I'm almost certain I'm missing a big, glaring reason why this just wouldn't work, or at least wouldn't produce the effect I want.  I also haven't addressed would would own the factory in Indiana.  This isn't intended to be a complete proposal.  I'm hoping some folks can comment and point out the flaws, because otherwise this idea is going to stick in my head and really bother me.  Comment away!


Edward said...

I like your idea. The concern I have is this: Why would a group of chassis manufacturers want to band together to form what basically amounts to a clearinghouse for the chassis? That doesn't make much sense to me. The companies are all in competition with each other for business and on the track, why would they come together for this purpose?

On a slightly different note, I just found your blog and really enjoy reading it. I have added it to my growing bookmarks list.

Fred Hurley said...

I was envisioning a separate group running the factory, perhaps even the IRL, though they're in cost-cutting mode. Each company would then contract with them to have them build the cars locally.

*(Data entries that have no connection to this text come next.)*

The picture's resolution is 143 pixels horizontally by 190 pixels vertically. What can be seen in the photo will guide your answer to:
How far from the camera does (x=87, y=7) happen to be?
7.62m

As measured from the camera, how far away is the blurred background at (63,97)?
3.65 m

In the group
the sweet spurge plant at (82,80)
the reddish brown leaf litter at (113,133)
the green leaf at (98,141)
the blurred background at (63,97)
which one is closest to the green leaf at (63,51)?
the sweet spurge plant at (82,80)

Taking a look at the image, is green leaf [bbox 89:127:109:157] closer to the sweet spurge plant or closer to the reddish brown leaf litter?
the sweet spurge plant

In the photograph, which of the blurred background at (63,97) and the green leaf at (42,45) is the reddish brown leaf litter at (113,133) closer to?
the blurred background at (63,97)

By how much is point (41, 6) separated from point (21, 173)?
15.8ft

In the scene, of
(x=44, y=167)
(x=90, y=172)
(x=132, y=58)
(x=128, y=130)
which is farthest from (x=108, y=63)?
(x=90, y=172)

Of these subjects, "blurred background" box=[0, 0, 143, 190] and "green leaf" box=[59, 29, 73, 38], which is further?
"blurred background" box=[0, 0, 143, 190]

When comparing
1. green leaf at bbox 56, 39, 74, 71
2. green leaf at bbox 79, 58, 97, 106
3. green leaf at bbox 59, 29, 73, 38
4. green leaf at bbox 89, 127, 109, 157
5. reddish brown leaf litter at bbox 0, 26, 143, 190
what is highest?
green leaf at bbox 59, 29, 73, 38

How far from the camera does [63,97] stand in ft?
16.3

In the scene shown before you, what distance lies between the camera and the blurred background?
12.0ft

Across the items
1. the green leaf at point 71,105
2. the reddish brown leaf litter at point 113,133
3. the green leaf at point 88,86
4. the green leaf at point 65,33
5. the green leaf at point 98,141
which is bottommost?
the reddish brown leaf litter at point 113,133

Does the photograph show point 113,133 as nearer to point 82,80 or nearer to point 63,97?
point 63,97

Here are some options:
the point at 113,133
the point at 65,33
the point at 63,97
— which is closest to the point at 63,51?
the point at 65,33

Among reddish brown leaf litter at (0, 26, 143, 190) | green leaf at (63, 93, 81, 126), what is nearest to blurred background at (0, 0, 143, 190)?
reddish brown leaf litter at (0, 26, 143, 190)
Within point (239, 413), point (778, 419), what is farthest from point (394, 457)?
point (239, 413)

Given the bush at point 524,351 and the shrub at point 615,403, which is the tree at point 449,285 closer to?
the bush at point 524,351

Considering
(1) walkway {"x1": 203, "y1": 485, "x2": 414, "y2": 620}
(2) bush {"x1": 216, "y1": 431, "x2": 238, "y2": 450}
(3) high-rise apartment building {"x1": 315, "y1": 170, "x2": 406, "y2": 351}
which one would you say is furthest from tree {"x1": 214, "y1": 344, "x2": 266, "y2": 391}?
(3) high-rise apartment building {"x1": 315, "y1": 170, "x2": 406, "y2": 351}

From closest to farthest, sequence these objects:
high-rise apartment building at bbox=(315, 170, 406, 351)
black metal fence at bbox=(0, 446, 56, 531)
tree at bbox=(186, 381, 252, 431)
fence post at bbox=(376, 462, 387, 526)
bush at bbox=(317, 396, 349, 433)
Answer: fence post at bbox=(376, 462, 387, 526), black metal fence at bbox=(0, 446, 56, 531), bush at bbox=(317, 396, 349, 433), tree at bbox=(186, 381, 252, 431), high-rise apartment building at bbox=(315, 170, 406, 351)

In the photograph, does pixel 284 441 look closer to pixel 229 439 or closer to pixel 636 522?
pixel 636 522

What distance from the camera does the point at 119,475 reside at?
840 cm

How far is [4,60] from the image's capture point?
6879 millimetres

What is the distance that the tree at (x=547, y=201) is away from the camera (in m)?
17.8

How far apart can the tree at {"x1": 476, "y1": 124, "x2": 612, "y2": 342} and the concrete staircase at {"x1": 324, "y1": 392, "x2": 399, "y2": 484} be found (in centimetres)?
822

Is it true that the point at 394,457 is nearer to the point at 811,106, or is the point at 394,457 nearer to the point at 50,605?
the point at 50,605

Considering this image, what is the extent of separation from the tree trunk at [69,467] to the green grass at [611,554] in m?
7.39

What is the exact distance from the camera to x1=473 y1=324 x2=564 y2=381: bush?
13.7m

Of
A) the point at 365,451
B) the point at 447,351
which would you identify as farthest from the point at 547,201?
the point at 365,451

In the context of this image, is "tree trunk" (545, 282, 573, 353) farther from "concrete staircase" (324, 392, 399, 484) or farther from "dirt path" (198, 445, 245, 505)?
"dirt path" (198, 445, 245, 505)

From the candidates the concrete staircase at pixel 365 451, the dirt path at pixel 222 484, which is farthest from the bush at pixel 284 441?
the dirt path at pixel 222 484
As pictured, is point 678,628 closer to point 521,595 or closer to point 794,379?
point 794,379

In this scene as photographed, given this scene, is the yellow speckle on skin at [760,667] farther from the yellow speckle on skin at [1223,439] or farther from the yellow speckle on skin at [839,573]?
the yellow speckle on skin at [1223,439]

Since they're all talking about building a factory in Indy anyway, why not just out-source it, or in this case in-source it. Apple doesn't actually own the Chinese factories that build their iPhones. It's easier to hire an existing factory. Some of those factories also build other electronics. And a race car factory in Indy could also contract to build NHRA chassis, since those teams are also local. Basically, "Bring us your design, and we can build it."

All that said, it does indeed require competing companies to all buy in. I doubt it'll happen. I just think it could make financial sense if managed correctly.

Thanks, by the way! I appreciate the comment!

Fred Hurley said...

I do think you pointed out the glaring problem with the idea, though. You'd need to get bunch of competing companies to agree to it. And I strongly suspect that just isn't going to happen.